Seasons don’t fear the reaper, nor should you: press DELETE every so often
It is cathartic and endorphin-releasing to delete, so why rob yourself of this singular pleasure? The rules for retaining data apply equally to my terabytes as they do your petabytes. I am required to hold my tax returns forever, I keep receipts for 3 years and other important documents for as long as the information is useful or could be a liability if lost. I empty my e-mail out every 6 months and delete anything that is a liability if kept past its expiry date. I do it in stages to keep from getting delirium tremens, first archiving and then aggressively hitting the delete key after a few months. I use a combination of manual and automatic intervention here. My hierarchical organization makes for quick work of identifying and rounding up the dross but on occasion I like to use automatic scanning tools to size up the waste. If I had an object storage appliance at the house I could just feed that bad boy a set of policy rules and let self-management take over.
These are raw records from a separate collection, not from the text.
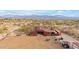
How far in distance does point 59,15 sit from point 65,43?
11.3 inches

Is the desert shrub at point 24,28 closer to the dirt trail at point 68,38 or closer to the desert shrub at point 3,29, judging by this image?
the desert shrub at point 3,29

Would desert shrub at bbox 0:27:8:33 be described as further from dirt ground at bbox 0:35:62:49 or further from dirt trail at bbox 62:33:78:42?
dirt trail at bbox 62:33:78:42

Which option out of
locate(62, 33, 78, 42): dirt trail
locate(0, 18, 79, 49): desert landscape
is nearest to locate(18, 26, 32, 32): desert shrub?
locate(0, 18, 79, 49): desert landscape

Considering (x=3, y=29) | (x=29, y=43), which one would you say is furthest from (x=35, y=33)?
(x=3, y=29)

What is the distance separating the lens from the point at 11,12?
3.10 metres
Not everyone is on board with this plan, so your mileage may vary
My wife, for instance, cannot be bothered to use the “documents” library on her Windows 7 laptop. This is a long-standing convention for her and changing it directly affects her productivity. I can adapt. For other matters the question rapidly becomes whether or not I can support all the customization of my IT infrastructure that goes with accommodating non standard ways of managing the data. This is where my “SLA” comes in. If my users can manage with a handful of options for data preservation I can support them. If not, I cannot guarantee that critical contract document or term paper you just spent four days creating will be there when the hard drive crashes. If this sounds to you like I am managing to a service catalog against my home IT estate, you are hearing it right. There are only two differences between my house and a typical small business IT shop:
- I never need to worry about chargeback and
- My users tend to be more savvy than the typical small business users
There are things home IT pros can do and those they cannot. As IT infrastructure begins to take the same shape as our businesses, the difference and distinction blurs. So do the techniques for managing our data and information assets.